Semaine du 2 au 6 février 2009

Retrouvez une sélection de jurisprudences intéressant les collectivités locales rendues entre le 2 et le 6 février 2009 (dernière mise à jour le 20 août 2009)) [1]

Jurisprudence judiciaire

 Ressources humaines - discrimination syndicale - Prescription - Eléments de comparaison

Si la prescription trentenaire interdit la prise en compte de faits de discrimination couverts par elle, elle n’interdit pas au juge, pour apprécier la réalité de la discrimination subie au cours de la période non prescrite, de procéder à des comparaisons avec d’autres salariés engagés dans des conditions identiques de diplôme et de qualification à la même date que l’intéressé, celle-ci fut-elle antérieure à la période non prescrite.

Cour de cassation, chambre sociale, 4 février 2009, N° de pourvoi : 07-42697


  Délits de presse - Diffamation - Juridiction territorialement compétente

Le délit de diffamation perpétré par la voie de la presse écrite est réputé commis partout où l’écrit a été publié. La publicité est réalisée par la diffusion d’un journal à ses abonnés, en quelque lieu qu’ils se trouvent.

## Consignes
• 1. Relevez, dans l'ordre, tous les mots-clés séparés par des tirets dans les deux intitulés thématiques de l'extrait de jurisprudence.
• 2. Recopiez à l'identique le passage de l'extrait de jurisprudence qui commence à « Si la prescription » et se termine à « qu’ils se trouvent. ».
Le matériel qui suit n'a aucun rapport avec l'extrait de jurisprudence.

## Matériel fourni
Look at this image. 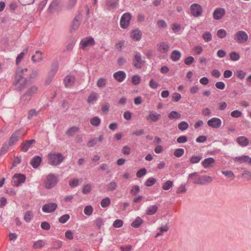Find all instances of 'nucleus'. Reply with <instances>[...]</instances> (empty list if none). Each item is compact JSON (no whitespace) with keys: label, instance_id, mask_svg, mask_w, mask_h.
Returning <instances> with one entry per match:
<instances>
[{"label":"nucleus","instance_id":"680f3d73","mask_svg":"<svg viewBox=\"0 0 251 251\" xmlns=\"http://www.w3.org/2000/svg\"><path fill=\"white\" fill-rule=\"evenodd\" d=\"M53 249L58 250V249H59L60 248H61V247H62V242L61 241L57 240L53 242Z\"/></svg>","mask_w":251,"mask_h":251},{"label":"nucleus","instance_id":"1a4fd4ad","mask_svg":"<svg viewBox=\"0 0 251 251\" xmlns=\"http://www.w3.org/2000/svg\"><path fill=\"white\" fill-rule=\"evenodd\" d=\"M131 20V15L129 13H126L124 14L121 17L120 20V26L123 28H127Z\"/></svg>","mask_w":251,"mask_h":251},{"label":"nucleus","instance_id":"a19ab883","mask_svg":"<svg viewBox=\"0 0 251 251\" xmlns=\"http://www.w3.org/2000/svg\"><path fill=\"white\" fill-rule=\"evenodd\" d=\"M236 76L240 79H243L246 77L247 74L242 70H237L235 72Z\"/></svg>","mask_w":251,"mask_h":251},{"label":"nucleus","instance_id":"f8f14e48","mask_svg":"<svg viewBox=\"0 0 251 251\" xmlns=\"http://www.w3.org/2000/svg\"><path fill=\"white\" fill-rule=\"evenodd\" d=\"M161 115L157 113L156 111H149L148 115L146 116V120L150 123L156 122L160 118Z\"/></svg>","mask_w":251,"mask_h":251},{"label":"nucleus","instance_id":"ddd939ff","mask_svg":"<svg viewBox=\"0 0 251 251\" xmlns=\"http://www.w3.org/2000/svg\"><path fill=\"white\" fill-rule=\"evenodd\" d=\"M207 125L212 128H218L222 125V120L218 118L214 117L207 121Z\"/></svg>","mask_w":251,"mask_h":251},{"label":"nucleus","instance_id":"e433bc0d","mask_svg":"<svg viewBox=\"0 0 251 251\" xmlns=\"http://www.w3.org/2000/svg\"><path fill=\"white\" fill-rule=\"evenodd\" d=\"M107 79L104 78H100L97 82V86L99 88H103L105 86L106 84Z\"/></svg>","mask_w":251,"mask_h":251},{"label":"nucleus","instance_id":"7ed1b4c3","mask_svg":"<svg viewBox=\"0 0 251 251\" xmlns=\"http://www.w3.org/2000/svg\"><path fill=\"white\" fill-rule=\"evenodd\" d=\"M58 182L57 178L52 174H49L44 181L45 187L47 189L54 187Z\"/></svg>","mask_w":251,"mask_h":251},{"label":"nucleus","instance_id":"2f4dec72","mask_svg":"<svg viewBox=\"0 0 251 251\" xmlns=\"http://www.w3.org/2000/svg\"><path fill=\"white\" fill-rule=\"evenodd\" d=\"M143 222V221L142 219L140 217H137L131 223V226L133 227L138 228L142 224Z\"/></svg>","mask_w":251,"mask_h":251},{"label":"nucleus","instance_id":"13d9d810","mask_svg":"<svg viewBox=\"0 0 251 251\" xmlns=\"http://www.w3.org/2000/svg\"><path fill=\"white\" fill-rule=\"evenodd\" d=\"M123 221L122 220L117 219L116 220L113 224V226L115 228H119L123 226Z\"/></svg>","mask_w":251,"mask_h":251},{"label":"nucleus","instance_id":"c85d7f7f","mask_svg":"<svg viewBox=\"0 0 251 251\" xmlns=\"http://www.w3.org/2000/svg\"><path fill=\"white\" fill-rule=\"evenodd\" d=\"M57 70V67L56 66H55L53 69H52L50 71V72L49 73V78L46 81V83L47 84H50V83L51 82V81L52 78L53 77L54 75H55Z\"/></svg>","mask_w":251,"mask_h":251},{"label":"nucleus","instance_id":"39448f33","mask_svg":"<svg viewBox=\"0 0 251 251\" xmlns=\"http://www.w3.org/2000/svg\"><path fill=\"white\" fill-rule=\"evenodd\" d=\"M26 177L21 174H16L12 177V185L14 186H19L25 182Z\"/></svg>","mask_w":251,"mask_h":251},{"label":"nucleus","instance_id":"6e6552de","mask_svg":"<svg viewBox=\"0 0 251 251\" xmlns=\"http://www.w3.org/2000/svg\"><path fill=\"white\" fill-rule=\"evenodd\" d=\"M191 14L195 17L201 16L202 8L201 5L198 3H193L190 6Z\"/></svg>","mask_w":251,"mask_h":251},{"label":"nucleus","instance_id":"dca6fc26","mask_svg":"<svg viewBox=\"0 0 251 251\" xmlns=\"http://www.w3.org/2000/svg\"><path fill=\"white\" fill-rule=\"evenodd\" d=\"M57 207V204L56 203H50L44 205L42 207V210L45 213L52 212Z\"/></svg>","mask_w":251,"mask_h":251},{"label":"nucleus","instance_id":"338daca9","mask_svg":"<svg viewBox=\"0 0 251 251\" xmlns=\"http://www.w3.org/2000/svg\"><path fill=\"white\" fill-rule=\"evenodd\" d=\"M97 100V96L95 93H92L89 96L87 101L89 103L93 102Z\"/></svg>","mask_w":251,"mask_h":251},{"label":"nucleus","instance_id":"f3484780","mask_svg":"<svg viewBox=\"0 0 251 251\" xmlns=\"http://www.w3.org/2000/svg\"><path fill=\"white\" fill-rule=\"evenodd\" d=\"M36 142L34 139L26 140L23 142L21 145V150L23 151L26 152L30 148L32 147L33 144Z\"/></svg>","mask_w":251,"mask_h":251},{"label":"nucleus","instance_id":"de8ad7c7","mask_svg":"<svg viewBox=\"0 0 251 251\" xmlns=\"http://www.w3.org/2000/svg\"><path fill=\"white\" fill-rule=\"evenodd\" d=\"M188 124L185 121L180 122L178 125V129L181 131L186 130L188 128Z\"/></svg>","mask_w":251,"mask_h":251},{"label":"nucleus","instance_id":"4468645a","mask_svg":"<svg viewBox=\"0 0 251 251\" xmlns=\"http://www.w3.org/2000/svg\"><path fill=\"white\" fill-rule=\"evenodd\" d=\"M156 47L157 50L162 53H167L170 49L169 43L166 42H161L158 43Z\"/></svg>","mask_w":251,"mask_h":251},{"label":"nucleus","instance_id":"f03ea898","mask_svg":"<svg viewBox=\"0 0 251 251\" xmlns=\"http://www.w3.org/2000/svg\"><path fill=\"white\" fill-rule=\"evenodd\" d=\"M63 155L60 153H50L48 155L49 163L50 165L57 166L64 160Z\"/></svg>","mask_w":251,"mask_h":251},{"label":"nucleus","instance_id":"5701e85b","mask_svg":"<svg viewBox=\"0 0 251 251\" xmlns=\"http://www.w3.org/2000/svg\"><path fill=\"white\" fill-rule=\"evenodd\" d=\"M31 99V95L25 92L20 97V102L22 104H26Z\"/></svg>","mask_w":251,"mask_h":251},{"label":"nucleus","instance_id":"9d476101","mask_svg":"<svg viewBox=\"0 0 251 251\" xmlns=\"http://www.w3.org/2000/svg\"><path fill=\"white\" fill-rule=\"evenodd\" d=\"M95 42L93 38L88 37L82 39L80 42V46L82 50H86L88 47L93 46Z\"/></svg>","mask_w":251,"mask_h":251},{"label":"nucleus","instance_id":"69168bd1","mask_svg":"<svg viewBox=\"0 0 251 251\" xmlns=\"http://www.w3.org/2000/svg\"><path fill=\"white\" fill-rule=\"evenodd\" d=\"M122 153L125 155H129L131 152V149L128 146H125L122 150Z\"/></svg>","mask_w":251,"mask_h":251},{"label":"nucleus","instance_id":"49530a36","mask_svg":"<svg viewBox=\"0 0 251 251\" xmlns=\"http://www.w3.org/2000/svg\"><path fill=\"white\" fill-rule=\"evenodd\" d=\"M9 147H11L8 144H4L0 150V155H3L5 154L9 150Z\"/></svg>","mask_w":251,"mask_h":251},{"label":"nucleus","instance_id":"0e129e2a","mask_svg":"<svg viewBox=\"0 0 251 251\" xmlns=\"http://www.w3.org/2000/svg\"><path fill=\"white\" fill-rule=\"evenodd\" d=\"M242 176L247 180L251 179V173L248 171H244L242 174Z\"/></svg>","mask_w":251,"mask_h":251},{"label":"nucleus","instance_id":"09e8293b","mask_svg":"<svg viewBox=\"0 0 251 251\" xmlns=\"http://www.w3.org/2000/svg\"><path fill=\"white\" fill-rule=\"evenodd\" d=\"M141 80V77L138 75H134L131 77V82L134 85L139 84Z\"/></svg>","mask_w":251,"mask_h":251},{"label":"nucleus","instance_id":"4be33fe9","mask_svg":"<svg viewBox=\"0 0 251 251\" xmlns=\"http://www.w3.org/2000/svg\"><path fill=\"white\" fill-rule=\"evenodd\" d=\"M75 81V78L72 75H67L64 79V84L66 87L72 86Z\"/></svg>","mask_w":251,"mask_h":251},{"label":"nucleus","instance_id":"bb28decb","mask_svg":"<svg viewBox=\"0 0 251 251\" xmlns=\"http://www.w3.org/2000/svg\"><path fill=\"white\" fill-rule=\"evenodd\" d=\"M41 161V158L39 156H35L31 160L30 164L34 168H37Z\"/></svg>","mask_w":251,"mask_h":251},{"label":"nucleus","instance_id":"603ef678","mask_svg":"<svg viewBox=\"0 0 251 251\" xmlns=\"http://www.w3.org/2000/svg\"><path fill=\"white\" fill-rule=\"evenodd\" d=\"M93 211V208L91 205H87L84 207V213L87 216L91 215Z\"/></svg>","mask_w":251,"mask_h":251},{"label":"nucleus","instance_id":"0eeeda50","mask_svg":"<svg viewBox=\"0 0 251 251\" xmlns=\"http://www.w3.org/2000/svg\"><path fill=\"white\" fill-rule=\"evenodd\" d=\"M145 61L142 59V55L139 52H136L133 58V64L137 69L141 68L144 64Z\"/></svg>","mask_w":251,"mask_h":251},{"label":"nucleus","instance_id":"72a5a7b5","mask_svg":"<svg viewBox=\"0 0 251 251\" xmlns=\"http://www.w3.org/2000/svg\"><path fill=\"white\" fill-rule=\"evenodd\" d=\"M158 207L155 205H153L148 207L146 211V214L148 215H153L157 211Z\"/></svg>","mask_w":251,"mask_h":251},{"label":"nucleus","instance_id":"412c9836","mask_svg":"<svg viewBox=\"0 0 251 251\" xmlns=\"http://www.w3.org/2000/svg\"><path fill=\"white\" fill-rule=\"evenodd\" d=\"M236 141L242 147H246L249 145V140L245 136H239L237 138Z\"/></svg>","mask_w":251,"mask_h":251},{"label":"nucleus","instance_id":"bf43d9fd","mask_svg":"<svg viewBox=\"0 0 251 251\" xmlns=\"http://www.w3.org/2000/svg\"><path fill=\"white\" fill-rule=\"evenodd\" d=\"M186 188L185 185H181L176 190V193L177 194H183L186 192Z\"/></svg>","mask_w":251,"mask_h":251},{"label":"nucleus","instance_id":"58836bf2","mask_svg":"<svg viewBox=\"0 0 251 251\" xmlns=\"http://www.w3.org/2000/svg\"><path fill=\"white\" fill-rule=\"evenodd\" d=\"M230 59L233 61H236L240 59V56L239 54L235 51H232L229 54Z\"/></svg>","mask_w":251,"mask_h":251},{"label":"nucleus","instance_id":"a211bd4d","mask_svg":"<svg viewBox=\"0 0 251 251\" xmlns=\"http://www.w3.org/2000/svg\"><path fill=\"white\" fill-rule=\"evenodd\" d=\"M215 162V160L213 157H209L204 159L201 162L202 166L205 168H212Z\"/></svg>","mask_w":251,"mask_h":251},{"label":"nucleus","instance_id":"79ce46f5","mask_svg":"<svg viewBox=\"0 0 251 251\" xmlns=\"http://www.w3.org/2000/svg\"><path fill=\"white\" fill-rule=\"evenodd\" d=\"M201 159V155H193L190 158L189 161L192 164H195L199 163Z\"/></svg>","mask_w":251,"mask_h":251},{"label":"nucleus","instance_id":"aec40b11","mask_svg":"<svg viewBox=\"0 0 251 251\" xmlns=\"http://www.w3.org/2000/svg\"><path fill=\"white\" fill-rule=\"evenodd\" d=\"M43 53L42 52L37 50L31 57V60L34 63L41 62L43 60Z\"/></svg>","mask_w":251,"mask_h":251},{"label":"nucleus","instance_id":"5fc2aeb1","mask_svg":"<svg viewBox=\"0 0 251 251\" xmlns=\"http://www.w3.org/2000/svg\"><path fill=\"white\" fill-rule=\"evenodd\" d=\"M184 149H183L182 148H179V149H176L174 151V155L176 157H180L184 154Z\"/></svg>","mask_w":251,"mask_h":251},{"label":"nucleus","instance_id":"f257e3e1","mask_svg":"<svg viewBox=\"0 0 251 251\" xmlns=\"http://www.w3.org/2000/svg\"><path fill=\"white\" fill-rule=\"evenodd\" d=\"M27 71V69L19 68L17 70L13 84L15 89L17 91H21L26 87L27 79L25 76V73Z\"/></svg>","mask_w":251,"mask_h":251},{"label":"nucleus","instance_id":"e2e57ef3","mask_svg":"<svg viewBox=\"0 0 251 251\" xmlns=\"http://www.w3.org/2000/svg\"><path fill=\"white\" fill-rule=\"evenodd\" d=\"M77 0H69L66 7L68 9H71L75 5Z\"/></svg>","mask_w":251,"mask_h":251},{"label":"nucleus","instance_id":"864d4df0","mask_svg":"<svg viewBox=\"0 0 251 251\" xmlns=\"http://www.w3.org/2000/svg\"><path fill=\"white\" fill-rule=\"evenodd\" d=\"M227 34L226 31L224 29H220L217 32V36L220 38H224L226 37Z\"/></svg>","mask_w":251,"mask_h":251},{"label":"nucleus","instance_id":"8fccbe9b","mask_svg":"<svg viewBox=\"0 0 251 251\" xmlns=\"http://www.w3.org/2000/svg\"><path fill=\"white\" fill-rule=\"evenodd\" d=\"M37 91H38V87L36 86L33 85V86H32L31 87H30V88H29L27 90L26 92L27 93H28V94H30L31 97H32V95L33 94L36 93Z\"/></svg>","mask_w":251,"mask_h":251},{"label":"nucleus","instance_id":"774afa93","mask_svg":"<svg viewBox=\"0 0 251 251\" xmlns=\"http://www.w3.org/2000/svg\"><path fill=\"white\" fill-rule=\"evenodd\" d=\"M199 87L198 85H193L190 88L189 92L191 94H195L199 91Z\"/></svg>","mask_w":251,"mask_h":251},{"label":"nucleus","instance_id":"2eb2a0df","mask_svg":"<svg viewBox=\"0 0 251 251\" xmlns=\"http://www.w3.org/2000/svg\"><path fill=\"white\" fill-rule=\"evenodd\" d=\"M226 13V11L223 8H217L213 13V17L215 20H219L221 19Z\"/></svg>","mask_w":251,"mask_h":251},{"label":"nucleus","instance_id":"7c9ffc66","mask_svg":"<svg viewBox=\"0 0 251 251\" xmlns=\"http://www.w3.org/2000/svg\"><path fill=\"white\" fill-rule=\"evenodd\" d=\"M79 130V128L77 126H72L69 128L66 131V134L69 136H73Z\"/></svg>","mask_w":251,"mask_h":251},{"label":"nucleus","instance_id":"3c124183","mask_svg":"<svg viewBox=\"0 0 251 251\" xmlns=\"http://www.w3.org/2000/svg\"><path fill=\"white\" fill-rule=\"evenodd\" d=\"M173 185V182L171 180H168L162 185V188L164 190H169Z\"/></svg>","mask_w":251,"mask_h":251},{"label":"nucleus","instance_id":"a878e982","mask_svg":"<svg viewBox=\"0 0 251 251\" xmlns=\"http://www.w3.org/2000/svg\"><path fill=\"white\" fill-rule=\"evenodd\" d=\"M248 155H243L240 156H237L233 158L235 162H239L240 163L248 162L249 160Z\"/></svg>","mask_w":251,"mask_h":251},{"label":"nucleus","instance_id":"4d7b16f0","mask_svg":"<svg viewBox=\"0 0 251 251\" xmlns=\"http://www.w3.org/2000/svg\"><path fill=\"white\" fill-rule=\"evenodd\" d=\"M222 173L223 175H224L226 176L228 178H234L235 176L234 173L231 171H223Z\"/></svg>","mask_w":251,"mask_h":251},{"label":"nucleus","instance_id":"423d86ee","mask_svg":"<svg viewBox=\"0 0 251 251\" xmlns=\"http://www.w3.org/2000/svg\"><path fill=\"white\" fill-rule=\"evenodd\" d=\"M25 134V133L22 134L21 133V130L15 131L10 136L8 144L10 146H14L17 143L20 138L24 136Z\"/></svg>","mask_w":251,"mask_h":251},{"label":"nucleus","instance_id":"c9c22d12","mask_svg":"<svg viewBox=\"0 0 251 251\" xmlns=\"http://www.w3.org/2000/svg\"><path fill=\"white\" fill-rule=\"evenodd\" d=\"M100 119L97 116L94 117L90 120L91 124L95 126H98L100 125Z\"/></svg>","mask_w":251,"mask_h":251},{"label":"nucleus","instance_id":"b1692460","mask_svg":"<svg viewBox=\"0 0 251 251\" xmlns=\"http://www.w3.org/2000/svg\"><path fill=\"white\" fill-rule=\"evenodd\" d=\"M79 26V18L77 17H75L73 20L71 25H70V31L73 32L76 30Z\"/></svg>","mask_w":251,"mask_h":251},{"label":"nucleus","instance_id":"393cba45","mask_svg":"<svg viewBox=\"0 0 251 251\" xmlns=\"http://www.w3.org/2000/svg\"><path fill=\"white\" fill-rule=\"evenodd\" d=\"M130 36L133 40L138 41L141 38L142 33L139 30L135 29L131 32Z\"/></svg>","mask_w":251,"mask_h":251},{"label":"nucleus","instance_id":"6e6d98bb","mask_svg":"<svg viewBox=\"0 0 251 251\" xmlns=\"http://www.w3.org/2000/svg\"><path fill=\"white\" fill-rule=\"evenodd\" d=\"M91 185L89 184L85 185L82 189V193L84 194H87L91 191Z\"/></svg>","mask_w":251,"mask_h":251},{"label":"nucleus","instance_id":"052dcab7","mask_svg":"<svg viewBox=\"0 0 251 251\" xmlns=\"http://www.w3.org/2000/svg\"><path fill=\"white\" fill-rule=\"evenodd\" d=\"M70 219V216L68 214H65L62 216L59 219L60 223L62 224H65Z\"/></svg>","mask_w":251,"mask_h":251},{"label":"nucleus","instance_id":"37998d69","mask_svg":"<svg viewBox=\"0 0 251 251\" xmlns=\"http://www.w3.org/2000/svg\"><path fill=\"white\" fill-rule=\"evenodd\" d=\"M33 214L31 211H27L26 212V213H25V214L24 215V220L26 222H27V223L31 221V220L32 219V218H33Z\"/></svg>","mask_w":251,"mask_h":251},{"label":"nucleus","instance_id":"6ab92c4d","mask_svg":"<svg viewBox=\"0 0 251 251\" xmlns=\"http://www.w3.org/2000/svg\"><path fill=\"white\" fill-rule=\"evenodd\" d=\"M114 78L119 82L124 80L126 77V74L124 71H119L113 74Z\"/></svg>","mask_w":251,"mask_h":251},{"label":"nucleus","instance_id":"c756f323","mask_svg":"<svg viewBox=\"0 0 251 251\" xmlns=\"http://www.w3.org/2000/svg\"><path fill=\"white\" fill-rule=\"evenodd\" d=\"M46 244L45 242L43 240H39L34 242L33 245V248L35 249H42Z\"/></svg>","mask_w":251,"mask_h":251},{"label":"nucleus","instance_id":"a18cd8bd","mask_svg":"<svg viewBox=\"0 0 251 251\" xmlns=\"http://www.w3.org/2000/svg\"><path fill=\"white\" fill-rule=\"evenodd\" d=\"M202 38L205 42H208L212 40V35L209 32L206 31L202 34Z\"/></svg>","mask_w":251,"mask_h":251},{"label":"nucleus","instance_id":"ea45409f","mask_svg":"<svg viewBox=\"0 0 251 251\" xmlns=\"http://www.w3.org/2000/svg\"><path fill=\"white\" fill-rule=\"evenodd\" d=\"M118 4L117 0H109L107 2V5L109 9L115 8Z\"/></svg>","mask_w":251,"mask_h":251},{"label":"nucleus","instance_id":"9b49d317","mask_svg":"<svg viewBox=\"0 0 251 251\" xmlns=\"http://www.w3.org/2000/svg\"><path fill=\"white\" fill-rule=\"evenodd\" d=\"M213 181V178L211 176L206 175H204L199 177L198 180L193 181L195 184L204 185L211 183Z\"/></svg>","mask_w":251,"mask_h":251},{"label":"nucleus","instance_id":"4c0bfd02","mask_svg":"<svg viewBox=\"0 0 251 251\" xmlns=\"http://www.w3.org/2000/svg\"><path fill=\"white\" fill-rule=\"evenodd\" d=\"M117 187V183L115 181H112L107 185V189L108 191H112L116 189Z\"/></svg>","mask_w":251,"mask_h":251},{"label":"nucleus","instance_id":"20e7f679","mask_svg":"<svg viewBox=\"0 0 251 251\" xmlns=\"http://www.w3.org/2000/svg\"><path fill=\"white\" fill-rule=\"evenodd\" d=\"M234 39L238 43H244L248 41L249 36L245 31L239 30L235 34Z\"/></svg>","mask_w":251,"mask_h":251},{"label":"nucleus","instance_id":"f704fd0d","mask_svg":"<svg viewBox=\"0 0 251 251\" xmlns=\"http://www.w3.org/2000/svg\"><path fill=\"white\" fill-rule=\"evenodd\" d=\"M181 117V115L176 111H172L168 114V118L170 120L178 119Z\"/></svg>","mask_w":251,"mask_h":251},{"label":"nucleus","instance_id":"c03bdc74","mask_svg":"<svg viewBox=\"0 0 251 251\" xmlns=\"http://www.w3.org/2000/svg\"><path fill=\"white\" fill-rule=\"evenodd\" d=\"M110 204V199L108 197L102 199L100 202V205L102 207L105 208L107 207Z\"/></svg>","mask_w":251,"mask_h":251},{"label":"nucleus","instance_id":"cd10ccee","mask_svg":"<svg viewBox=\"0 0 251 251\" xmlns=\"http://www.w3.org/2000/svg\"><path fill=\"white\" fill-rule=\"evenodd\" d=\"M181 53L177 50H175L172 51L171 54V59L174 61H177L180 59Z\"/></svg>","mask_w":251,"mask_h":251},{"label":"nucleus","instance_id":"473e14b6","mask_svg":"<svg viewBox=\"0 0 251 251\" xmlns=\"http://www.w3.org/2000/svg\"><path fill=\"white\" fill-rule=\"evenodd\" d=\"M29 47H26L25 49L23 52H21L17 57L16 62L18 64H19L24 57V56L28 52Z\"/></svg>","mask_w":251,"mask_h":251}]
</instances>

## Réponses
• 1.
- Ressources humaines
- discrimination syndicale
- Prescription
- Eléments de comparaison
- Délits de presse
- Diffamation
- Juridiction territorialement compétente

• 2.
Si la prescription trentenaire interdit la prise en compte de faits de discrimination couverts par elle, elle n’interdit pas au juge, pour apprécier la réalité de la discrimination subie au cours de la période non prescrite, de procéder à des comparaisons avec d’autres salariés engagés dans des conditions identiques de diplôme et de qualification à la même date que l’intéressé, celle-ci fut-elle antérieure à la période non prescrite.

Cour de cassation, chambre sociale, 4 février 2009, N° de pourvoi : 07-42697


  Délits de presse - Diffamation - Juridiction territorialement compétente

Le délit de diffamation perpétré par la voie de la presse écrite est réputé commis partout où l’écrit a été publié. La publicité est réalisée par la diffusion d’un journal à ses abonnés, en quelque lieu qu’ils se trouvent.